* _Stated goal a_:
Print, unchanged, the passage from the extremism report below that begins at the words "The web magazine was spread" and ends after the words "four upload links.".

* _Text section_:
#####

Rise Above Movement Inspired Active Clubs Encourage Recruiting at High Schools, Concerts, Gyms
In a blog post published on March 3, American white supremacist Robert Rundo and an unnamed associate encouraged Rise Above Movement (RAM) inspired active clubs to recruit at “apolitical” events and locations such as sporting events, concerts, local fairs, MMA tournaments, gyms, and a variety of community events. The blog stated that it was necessary to recruit young men and appeal to them through self-improvement, fitness, and friendship messages. Rundo also advocated for recruiting at high schools. The website that hosts the blog uses Cloudflare as its name server and the services of Registrar.Eu.
“Voice of Hind” Web Magazine Released
CEP located multiple uploads of the 25th issue of the pro-ISIS web magazine “Voice of Hind,” released on March 3. The magazine, entirely focused on Muslim women in India, contained a main article condemning the hijab ban in government-run educational facilities in Karnataka state. Another article in the 25th issue said that protests against the hijab ban were useless and urged acts of violence to fight against the democratic system of government. The same article stated that feminism, the concept of gender equality, and women working outside of the home were Western imports forced onto Indian Muslims by Europeans. A separate essay held up female ISIS members in the final Battle of Baghuz, the last ISIS territorial holdout, as role models to be emulated.
The web magazine was spread on Element, and a pro-ISIS propaganda website. The publication was additionally uploaded to at least five websites. Within approximately 24 hours, the web magazine was available on four websites: Top4top, the Internet Archive, Zippyshare, and MediaFire. The Internet Archive made the files accessible to logged in users on the website only, and Mediafire removed three of the four upload links.

#####

* _Material supplied_:
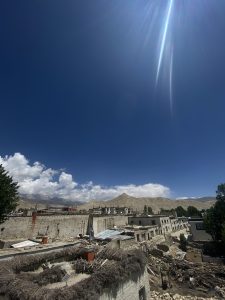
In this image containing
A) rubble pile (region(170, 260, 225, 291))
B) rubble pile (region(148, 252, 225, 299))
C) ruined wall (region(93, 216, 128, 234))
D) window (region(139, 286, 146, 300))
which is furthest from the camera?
ruined wall (region(93, 216, 128, 234))

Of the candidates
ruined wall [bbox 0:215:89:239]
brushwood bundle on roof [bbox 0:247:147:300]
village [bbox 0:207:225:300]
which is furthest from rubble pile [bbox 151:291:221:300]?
ruined wall [bbox 0:215:89:239]

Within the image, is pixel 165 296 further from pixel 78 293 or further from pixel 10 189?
pixel 10 189

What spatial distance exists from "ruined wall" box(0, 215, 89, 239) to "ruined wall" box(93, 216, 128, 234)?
218 cm

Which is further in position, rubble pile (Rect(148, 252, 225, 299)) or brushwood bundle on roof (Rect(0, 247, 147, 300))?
rubble pile (Rect(148, 252, 225, 299))

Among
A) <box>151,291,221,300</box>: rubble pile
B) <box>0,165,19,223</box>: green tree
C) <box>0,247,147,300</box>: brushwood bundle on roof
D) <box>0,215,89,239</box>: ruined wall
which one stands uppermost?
<box>0,165,19,223</box>: green tree

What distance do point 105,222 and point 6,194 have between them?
81.6ft

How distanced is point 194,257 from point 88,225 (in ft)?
60.6

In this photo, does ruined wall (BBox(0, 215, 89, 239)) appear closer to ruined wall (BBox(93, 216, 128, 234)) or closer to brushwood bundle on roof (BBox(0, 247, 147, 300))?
ruined wall (BBox(93, 216, 128, 234))

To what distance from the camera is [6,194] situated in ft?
72.6

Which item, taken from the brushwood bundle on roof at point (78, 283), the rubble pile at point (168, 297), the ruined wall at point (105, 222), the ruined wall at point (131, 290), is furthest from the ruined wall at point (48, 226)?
the ruined wall at point (131, 290)

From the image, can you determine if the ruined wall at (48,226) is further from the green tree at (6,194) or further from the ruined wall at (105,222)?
the green tree at (6,194)

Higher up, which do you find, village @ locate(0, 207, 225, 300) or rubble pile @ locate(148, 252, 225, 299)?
village @ locate(0, 207, 225, 300)

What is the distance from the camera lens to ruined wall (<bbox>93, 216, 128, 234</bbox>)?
39.6m

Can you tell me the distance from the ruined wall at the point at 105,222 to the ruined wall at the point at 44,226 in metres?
2.18
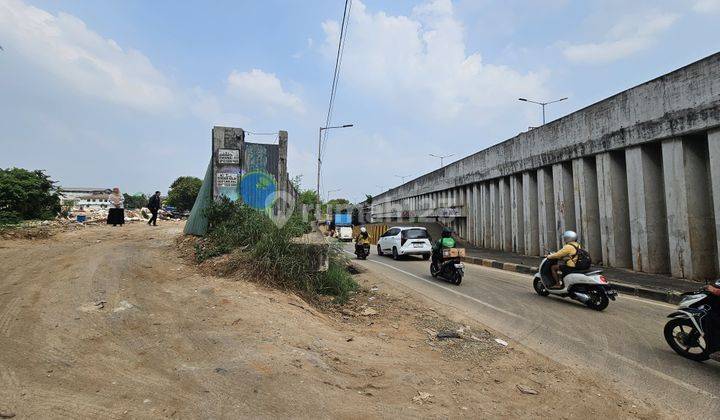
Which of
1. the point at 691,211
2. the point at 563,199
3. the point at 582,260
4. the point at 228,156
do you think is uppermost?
the point at 228,156

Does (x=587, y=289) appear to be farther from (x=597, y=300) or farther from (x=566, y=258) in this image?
(x=566, y=258)

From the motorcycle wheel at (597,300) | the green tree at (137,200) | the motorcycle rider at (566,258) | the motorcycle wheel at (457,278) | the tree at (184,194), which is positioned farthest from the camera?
the green tree at (137,200)

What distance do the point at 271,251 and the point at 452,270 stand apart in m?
5.10

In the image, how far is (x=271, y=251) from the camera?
6.84 metres

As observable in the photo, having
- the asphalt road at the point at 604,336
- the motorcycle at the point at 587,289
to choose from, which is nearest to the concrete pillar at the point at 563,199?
the asphalt road at the point at 604,336

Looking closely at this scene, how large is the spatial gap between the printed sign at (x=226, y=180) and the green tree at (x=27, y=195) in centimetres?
923

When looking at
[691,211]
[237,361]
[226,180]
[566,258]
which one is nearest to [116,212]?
[226,180]

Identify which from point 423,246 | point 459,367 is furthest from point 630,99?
point 459,367

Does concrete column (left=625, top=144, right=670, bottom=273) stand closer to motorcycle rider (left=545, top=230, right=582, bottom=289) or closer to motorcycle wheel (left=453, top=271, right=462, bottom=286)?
motorcycle rider (left=545, top=230, right=582, bottom=289)

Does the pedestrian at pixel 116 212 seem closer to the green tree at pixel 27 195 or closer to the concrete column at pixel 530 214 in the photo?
the green tree at pixel 27 195

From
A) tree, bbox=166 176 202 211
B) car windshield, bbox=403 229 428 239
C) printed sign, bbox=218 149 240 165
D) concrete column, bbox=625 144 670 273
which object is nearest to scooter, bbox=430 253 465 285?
concrete column, bbox=625 144 670 273

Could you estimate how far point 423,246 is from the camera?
634 inches

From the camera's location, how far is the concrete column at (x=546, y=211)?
14828 mm

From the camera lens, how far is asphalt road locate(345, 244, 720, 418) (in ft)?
12.5
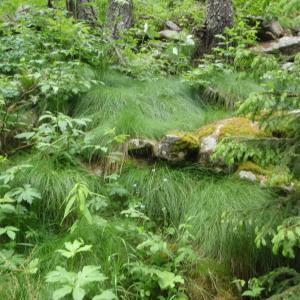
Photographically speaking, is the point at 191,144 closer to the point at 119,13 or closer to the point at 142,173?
the point at 142,173

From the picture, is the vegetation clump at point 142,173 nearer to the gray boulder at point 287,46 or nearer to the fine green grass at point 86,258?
the fine green grass at point 86,258

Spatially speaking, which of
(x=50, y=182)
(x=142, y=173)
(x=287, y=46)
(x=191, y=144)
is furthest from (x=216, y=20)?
(x=50, y=182)

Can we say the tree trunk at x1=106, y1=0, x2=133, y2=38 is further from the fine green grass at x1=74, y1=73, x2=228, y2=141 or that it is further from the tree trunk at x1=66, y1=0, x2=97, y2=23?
the fine green grass at x1=74, y1=73, x2=228, y2=141

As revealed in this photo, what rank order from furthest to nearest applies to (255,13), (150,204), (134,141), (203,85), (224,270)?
(255,13) < (203,85) < (134,141) < (150,204) < (224,270)

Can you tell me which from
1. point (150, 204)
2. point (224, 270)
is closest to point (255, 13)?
point (150, 204)

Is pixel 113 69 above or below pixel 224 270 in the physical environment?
above

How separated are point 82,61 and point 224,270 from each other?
3.41m

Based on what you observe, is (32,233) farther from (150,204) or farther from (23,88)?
(23,88)

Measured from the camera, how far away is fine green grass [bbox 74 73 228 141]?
12.6 ft

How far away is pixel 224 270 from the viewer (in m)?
2.66

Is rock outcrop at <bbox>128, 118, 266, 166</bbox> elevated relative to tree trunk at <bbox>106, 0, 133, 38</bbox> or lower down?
lower down

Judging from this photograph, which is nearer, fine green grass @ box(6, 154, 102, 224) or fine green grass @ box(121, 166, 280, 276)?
fine green grass @ box(121, 166, 280, 276)

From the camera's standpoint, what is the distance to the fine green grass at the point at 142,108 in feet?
12.6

#####

* _Stated goal b_:
In the listing above, turn the lines beginning at the line that has "From the motorcycle" and stopping after the line that has "6.84 metres" into a numbered list, leaving out blank lines.

* _Correct answer a_:
The web magazine was spread on Element, and a pro-ISIS propaganda website. The publication was additionally uploaded to at least five websites. Within approximately 24 hours, the web magazine was available on four websites: Top4top, the Internet Archive, Zippyshare, and MediaFire. The Internet Archive made the files accessible to logged in users on the website only, and Mediafire removed three of the four upload links.

* _Correct answer b_:
1. From the motorcycle wheel at (597,300) | the green tree at (137,200) | the motorcycle rider at (566,258) | the motorcycle wheel at (457,278) | the tree at (184,194), which is positioned farthest from the camera?
2. the green tree at (137,200)
3. What distance do the point at 271,251 and the point at 452,270 stand apart in m?
4. 5.10
5. In the image, how far is (x=271, y=251) from the camera?
6. 6.84 metres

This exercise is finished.